Он ни на секунду не остается один даже в самой темной
комнате, даже если приносит туда яростный спор отражений.
Умереть — не значит решительно хлопнуть дверью,
умереть — значит только освободиться
от всего, догореть, угаснуть.
* * *
Ночью бывает час, когда сон, что до этого правил
темный бал, спотыкается вдруг на ровном месте,
теряя власть. И тотчас, одна за другой, точно стая
голодных псов, возникают самые мрачные мысли,
самые тягостные предчувствия. Бесполезно храбриться.
От прошлого не остается ни единого светлого пятна,
нет защиты от зла, грозящего отовсюду:
оно прячется в каждом слове, таится в каждом лице под маской.
И только если тебе удается зажечь, собравшись с силами, лампу,
вернуться к странице книги, отложенной перед тем,
как тебя окутал сон, только тогда ты сможешь
вспомнить слова надежды. (В приоткрытые ставни
сочится первый, неуверенный, бледный луч восхода.)
Мило Де Анджелис
* * *
Что есть, то есть. Память
человека держалась лишь на этой
горстке слогов. Только им возвращаться
дано из никчемных
закромов, что они, к счастью, и делают,
не заставляя себя ждать.
Им ничего не стоит
складываться в слова,
произносимые шепотом, их крылья бьются,
верные строю.
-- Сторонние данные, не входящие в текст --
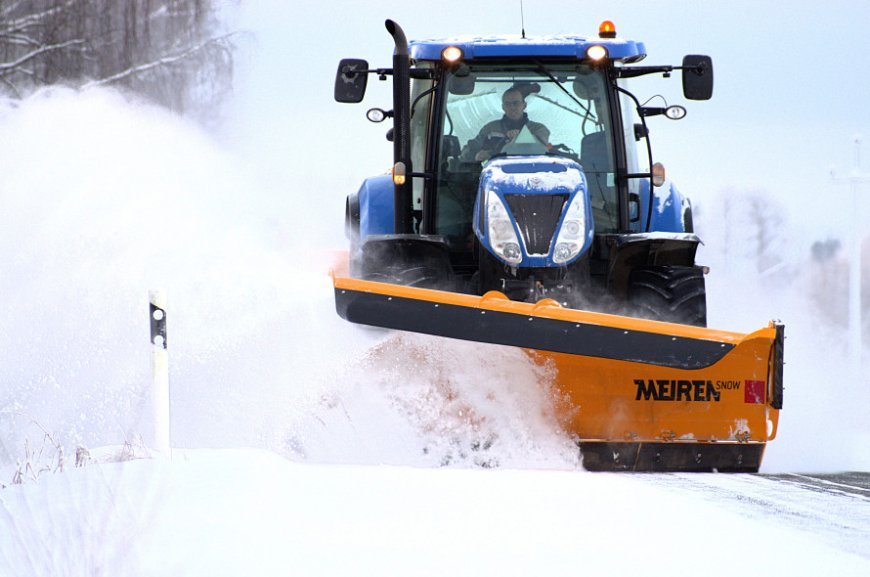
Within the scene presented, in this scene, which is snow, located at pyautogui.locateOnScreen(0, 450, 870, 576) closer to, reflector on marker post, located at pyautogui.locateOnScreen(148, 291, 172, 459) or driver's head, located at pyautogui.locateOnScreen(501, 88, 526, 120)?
reflector on marker post, located at pyautogui.locateOnScreen(148, 291, 172, 459)

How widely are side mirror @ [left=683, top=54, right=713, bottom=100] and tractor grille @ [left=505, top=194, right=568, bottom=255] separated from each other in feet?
3.52

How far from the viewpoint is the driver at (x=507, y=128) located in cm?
654

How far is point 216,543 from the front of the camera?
3.56m

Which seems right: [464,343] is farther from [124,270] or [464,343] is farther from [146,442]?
[124,270]

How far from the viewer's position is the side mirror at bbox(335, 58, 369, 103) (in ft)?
20.6

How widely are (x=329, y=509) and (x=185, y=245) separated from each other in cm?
355

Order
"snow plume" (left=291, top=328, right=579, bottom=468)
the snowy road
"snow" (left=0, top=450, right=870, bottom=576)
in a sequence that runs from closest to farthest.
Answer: "snow" (left=0, top=450, right=870, bottom=576), the snowy road, "snow plume" (left=291, top=328, right=579, bottom=468)

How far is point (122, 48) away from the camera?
66.8ft

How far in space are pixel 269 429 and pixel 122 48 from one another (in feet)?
52.9

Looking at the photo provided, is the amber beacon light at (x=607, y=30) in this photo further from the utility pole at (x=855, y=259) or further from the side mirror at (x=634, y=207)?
the utility pole at (x=855, y=259)

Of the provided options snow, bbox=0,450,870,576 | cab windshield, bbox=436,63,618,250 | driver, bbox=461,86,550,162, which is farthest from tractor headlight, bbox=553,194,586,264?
snow, bbox=0,450,870,576

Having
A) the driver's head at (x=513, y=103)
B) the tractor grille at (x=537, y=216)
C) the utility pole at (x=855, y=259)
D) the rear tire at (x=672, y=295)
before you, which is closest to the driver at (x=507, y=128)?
the driver's head at (x=513, y=103)

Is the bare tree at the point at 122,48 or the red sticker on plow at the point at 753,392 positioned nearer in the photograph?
the red sticker on plow at the point at 753,392

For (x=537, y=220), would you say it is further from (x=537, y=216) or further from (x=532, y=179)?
(x=532, y=179)
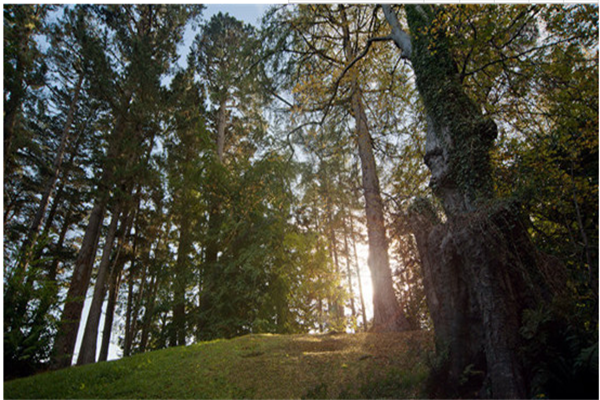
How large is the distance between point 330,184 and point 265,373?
7868 millimetres

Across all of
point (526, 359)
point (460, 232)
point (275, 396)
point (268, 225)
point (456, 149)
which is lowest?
point (275, 396)

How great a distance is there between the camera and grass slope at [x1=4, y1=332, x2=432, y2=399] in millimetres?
4266

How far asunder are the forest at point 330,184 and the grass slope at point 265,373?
686 mm

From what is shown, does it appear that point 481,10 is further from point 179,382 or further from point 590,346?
point 179,382

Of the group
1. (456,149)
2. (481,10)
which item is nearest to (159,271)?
(456,149)

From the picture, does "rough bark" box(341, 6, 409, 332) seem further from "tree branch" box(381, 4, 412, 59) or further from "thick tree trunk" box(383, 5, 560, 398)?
"thick tree trunk" box(383, 5, 560, 398)

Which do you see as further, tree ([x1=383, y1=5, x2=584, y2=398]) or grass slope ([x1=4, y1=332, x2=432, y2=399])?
grass slope ([x1=4, y1=332, x2=432, y2=399])

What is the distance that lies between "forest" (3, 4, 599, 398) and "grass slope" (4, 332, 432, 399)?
27.0 inches

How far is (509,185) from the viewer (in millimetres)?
4430

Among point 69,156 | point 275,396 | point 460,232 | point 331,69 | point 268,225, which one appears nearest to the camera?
point 460,232

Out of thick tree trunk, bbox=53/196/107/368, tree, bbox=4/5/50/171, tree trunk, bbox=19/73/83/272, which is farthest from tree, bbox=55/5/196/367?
tree, bbox=4/5/50/171

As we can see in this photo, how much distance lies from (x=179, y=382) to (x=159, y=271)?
7751mm

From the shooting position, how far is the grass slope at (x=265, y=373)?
4266 mm

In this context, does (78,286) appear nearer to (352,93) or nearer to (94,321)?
(94,321)
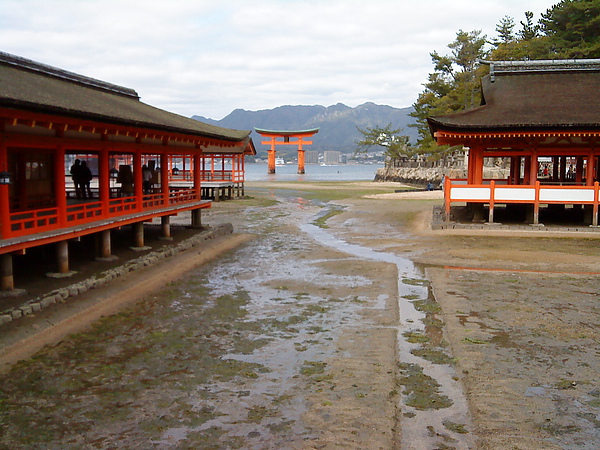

Тебе остается
перевести.
* * *
Сегодня вечером с поворотом
вселенской оси я выхожу, как видишь,
из своего камня, чтобы продолжить
разговор о жизни, о себе и о нас, о твоей жизни,
за которой я наблюдаю с ночных полотен и удивляюсь
как бы отсутствующему выраженью лица, выраженью,
которое проступало сквозь румянец при играх
и теперь возвращается, возвращается снова и снова,
прерывая ритмичный танец слогов,
в который ты пускался, и ты,
монотонным голосом оскорбленный,
дней роняешь клубок и разбиваешь
свою единственную клепсидру, и я хотел бы,
встряхнуть тебя, помочь, как всегда, но могу лишь
бежать из заколдованного круга при виде
безжалостной хмурости между твоими висками,
сын мой.
* * *
…так я очутился в мире ином…
…ты не можешь представить мое удивленье…
…я думал о страшной Божьей каре,
думал о пожираемых огнем телах и о суде святых,
но ничего подобного не застал… нет… не застал… мне предстали
пустые сцены и сцены смерти, предстали коридоры
под стать дистанции марафонского бега и также предстали
прекрасные следы певицы,
оставленные в цементе босыми ногами, и предстала она сама,
юная праведница… я окликаю ее… она улыбается…
улыбается снова… и потом исчезает в рисовом поле…
* * *
Вечный подросток, живущий
в тебе, все еще играет и по-прежнему гонится за мячом,
который влечет его в оглушительный рев стадиона, в открытую
улыбку мира… чего тебе не хватает, скажи, что ты ищешь
в женщине, какую загадку, какую тайну, какой непонятный танец,
предающий святое свидание
последней минуты, удлиняя его, укорачивая,
делая больше похожим на жизнь.
* * *
Итак, дорогая, это ты, это ты — безбожная радость,
прилив нежности, омывающий утро
и говорящий в трубку: теперь я знаю,
что последовать за разрывом
может праздник, налившийся колос
счастливых атомов, где я рождаюсь
и вижу детское мерцанье тропинки и нас с тобою —
плод полярности, день за днем, час за часом
приближающий первое из любовных писем.
* * *
Кадр. Одинокая женщина
в нежной дымке тумана. Вивьяна. Смотрит
на закат, зовет меня, повторяет игриво
ход скачек, перебегает
от двери к двери, от сезона к сезону,
повторяет на нескольких метрах путь планет
и потом возвращается сюда, к газетному киоску,
где я увидел мелькающие в ее руках газетные даты,
тут же познакомился с ней, потерял ее, снова нашел
воскресшую, и дальше — кульминация и точка,
точно в стихотворении, упершемся в чистовик.
[1] Имеется в виду известное стихотворение Джузеппе Унгаретти «Погребенный порт». Краткость текста позволяет привести его полностью: «Туда прибывает поэт / чтобы всплыть со своими стихами / и рассеять их / От этого стихотворенья / мне остается незримый след / неисчерпаемой тайны».